# [Exercise instructions]
A – Translate this sentence from the passage on homelessness in North America into Spanish: "One in ten homes in the United States is vacant."
B – Continue the passage on homelessness in North America from its last sentence.

Some of the people camped out in Occupy Wall Street have no where else to go.

As reported by Associated Press, Occupy encampments from Portland, Oregon through L.A. to Atlanta are finding homeless people moving into tent cities set up by protesters.

Some Occupy sites are finding bylaws written to send away the homeless are being used to prevent Consitutional rights to Freedom of Assembly and expression.

Polls show millions of Americans are just one paycheck away from losing their homes. Many more are already in foreclosure, being evicted, or already out on the street. Lots of us worry, could I be next? Could you handle it, the way things are now?

Maybe the rights of the homeless will matter to you, down the line.

Radio Ecoshock is going to take you on a quick tour of homelessness in North America. We’ll visit New York City, where 36,000 school children have no home. San Francisco, where it is illegal to sit or lie on the sidewalk. Even in the capital, in Washington D.C. we’ll find the homeless next to the limousines and lobbyists. In Canada, there is a little progress in Vancouver, with street-sleepers reduced by 80%.

There are somewhere between 600,000 and a million homeless people in America. The wild thing is: America is flooded with empty houses. One in ten homes in the United States is vacant. That’s about 18 million homes.

If we guestimate there are as many as 500,000 families needing a home, there are 36 empty homes for every homeless family in America!

When the Soviet Union collapsed in 1989, all housing was owned by the government. As Dmitry Orlov has told us on Radio Ecoshock, people just stayed where they were. So there was no wave of homelessness in Russia or it’s member states.

But America is stuck. Houses sit empty. Sometimes the banks even tear them down. But people – many of them families with young children – keep getting foreclosed, evicted, kicked out into the street. Apparently Capitalism just can’t handle de-growth.

# [Recorded data]

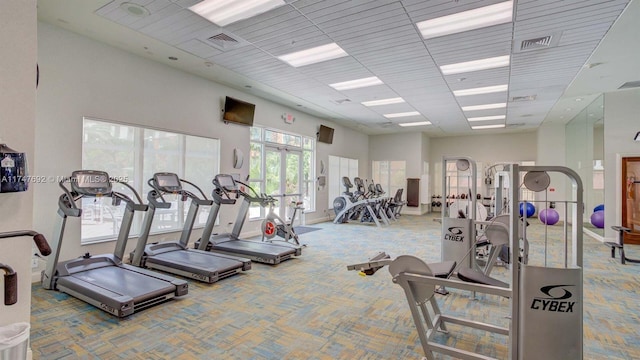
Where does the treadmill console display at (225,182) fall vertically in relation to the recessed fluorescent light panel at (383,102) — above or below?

# [Numbered responses]
A – Una de cada diez viviendas en los Estados Unidos está desocupada.

B –
As winter approaches, and the economy heads into the dumpster, homelessness is growing in New York City. The nasty surprise is that both the State and City appear to be slashing help for the homeless in their hour of greatest need.

Radio Ecoshock visits the Big Apple with Gisell Routhier, Policy Analyst for the NYC Coalition for the Homeless.

New York is setting new records for homeless people, and for homeless families. See this and this.

We talk with Jennifer Friedenbach, Executive Director of the San Francisco Coalition on Homelessness. Why has this formerly welcoming city gone into a media orgy of bashing the poor?

We’ll go on to Washington, D.C. to speak with Michael Ferrell, Executive Director of the District’s Coalition for the Homeless, to see what is going on there.

Our last stop is Vancouver, Canada – with famous anti-poverty activist Jean Swanson of the Carnegie Community Action Project (CCAP), and author of the book “Poor Bashing: The Politics of Exclusion”.

This ain’t no social cause. Homelessness in a land of wealth is a national disgrace.

In San Francisco we learn the city has stopped counting the number of homeless people found dead on the streets every year. The average is at least one hundred dead. In just one city.

An estimated 37,000 homeless Americans die every year.

About 155 of them murdered, some as hate crimes, for fun or out of a desire to kill someone vulnerable.

More data here.

You won’t see this on TV, but there is a National Homeless Persons’ Memorial Day on December 21, 2011, to remember those victims of a system that just didn’t care.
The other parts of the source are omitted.